* [RFC] add global timeout to the scsi mid-layer
@ 2005-08-06 2:45 James Bottomley
2005-08-17 20:48 ` Patrick Mansfield
0 siblings, 1 reply; 2+ messages in thread
From: James Bottomley @ 2005-08-06 2:45 UTC (permalink / raw)
To: SCSI Mailing List
There are certain rogue devices (and the aic7xxx driver) that return
BUSY or QUEUE_FULL forever. This code will apply a global timeout (of
the total number of retries times the per command timer) to a given
command.
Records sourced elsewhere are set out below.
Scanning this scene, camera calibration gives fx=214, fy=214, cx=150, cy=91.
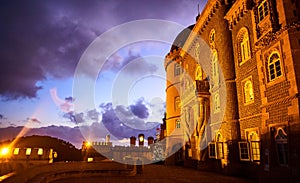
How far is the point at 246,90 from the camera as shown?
15234 millimetres

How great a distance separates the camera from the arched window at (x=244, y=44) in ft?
50.1

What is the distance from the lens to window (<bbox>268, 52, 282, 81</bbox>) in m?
11.0

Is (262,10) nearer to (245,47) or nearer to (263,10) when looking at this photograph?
(263,10)

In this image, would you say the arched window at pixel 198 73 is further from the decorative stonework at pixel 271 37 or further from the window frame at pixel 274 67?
the window frame at pixel 274 67

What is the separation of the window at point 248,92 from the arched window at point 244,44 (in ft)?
5.60

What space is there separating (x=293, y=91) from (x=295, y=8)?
432 cm

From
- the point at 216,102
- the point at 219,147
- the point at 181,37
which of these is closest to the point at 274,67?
the point at 216,102

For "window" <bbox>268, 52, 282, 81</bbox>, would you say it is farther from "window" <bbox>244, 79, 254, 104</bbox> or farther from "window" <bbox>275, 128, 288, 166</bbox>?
"window" <bbox>244, 79, 254, 104</bbox>

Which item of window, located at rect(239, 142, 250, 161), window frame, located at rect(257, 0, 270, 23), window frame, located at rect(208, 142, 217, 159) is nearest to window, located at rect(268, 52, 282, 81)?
window frame, located at rect(257, 0, 270, 23)

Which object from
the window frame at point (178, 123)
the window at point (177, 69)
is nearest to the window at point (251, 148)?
the window frame at point (178, 123)

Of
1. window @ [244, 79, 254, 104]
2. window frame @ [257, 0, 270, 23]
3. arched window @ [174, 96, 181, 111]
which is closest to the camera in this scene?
window frame @ [257, 0, 270, 23]

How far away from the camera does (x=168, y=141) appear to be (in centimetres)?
3038

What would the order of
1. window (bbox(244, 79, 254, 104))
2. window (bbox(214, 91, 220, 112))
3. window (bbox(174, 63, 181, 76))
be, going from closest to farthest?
window (bbox(244, 79, 254, 104)), window (bbox(214, 91, 220, 112)), window (bbox(174, 63, 181, 76))

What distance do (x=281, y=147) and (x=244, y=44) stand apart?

If it is exceeded, the command is completed regardless of its
state.
The patch also removes the unused field in the command: timeout and
timeout_total.
This solves the problem of detecting an endless loop in the mid-layer
because of BUSY/QUEUE_FULL bouncing, but will not recover the device.
In the aic7xxx case, the driver can be recovered by sending a bus reset,
so possibly this should be tied into the error handler?
James
diff --git a/drivers/scsi/advansys.c b/drivers/scsi/advansys.c
--- a/drivers/scsi/advansys.c
+++ b/drivers/scsi/advansys.c
@@ -9200,8 +9200,8 @@ asc_prt_scsi_cmnd(struct scsi_cmnd *s)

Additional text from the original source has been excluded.